К концу кто‑то шепнул мне, что надо бы поблагодарить того, кто этот пир устроил. Я быстро поблагодарил кого‑то, а он — меня, заметив, что на самом деле все устроил Бродяга, Джонни Мортон, сидевший справа от него. Тот встал (захлопали уже ему) и поблагодарил соседа справа, который подсказал ему такую прекрасную мысль. Сосед тоже поднялся (кажется, это был Сквайр) и сообщил, что истинный вдохновитель — Герберт, и тайну эту больше хранить нельзя. К этому времени логика шутки работала сама собой, и я не мог бы ее удержать. Учтиво и чинно поднялся Герберт, придавший делу новый оттенок. Я знал, что он прекрасный оратор и писатель, но не знал, что он прекрасный актер. Почему‑то ему захотелось говорить от имени какого‑то сообщества, вроде масонов или лесничих. Сообщать об этом не пришлось, все было ясно по первым словам, по самой интонации. Никогда не забуду, как он произнес, склоняясь в мою сторону: «Я уверен, друзья, что и вы рады видеть среди нас бывшего друида». Что до благодарностей, он отослал к старому и верному другу Куперу. Встал и тот, чтобы произнести звонкую, уверенную речь а на либерал на митинге, постоянно взывая к великому Ллойд- Джорджу; однако указал, что пир в честь либерала Беллока устроил совсем не он, а Бентли. Тот, кинув взгляд направо, поднялся так же изящно и серьезно, как сорок лет назад, и воспоминание об его аккуратных очках и мягкой торжественности пронзило меня до слез. Он четко выговорил, что в жизни придерживался одного простого правила — что бы его ни затрудняло, обращаться за советом к Экклзу. В каждой частности, выбирая жену, профессию, адрес, блюдо, он выполнял советы профессора, который и вдохновил его на нынешний пир. Профессор ответил в том же духе, но короче, просто указав на соседа справа, и так оно шло, пока не обошло вокруг стола. Только на этом обеде я слышал, что речь произнес каждый.
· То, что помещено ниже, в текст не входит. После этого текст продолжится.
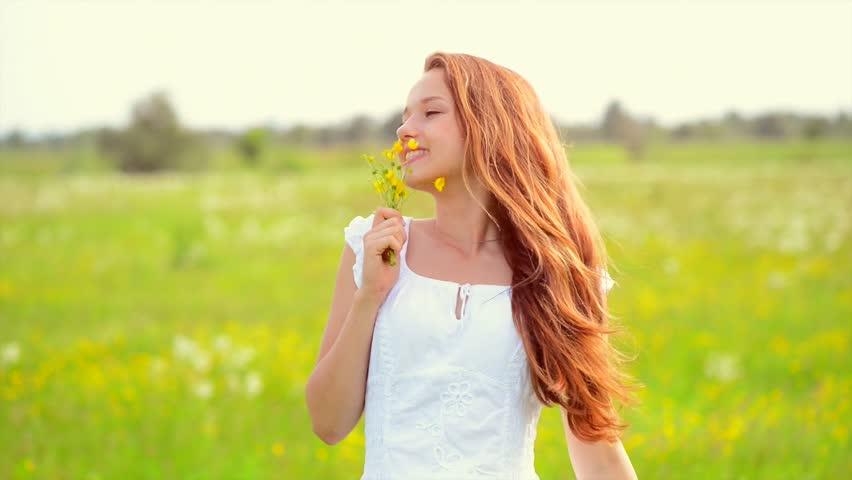Beauty Girl Enjoying Nature. Running And Jumping Outdoor. Beautiful Young Woman having Fun in the Meadow. Freedom concept. Crane Shot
Сам я больше речей не говорил, хотя речи меня не утомили, но если говорил бы, прочитал бы стихи викторианского поэта сэра Уильяма Уотсона, которые плавали в моем сознании. К тому, что сказали тогда о Беллоке, можно было, не стыдясь, прибавить слова:
Не напрасно я здесь живу,На земле этой жил Шекспир,На земле этой ты, мой друг,Удостоил дружбой меня.
Глава XV. Несовершенный путешественник
Если в этих мемуарах я редко ставлю даты (в письмах я их просто не ставлю), меня, надеюсь, не заподозрят в неприязни к почтенной исторической школе «1066 и так далее». О 1066 я еще кое‑что помню, например — могу сказать, что Вильгельм овладел Англией только в 1067. Но все это меркнет перед современным учением, согласно которому норманны воздвигали крепости в Галилее, правили Сицилией, породили предков Аквината, чтобы англосаксы стали еще англосаксонистей, уповая в свое время стать англо — американцами. Словом, я глубоко уважаю «1066» и все же намерен смиренно сопротивляться «и так далее».